# TF-TRT Inference From Saved Model with Tensorflow <= 1.13

In this notebook, we demonstrate the process to create a TF-TRT optimized model from a Tensorflow *saved model*. This notebook was designed to run with TensorFlow version <=1.13 which is included as part of NVIDIA NGC Tensorflow containers from `nvcr.io/nvidia/tensorflow:19.03-py3` to `nvcr.io/nvidia/tensorflow:19.06-py3` that can be downloaded from http://ngc.nvidia.com.

## Notebook  Content
1. [Pre-requisite: data and model](#1)
1. [Verifying the orignal FP32 model](#2)
1. [Creating TF-TRT FP32 model](#3)
1. [Creating TF-TRT FP16 model](#4)
1. [Creating TF-TRT INT8 model](#5)
1. [Calibrating TF-TRT INT8 model with raw JPEG images](#6)
 
## Quick start
We will run this demonstration with a saved Resnet-v1-50 model stored at `/path/to/saved_model`.
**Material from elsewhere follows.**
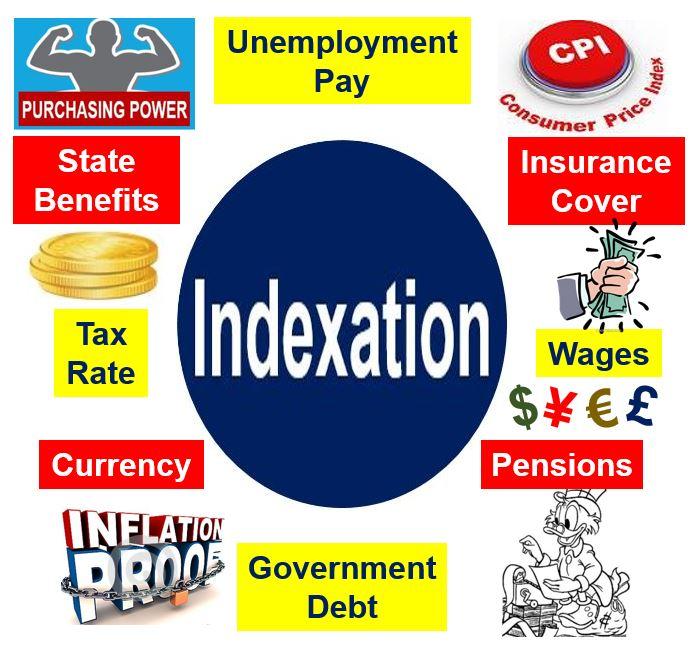 Indexation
The INT8 calibration process requires access to a small but representative sample of real training or valiation data.

We will use the ImageNet dataset that is stored in TFrecords format. Google provide an excellent all-in-one script for downloading and preparing the ImageNet dataset at 

https://github.com/tensorflow/models/blob/master/research/inception/inception/data/download_and_preprocess_imagenet.sh.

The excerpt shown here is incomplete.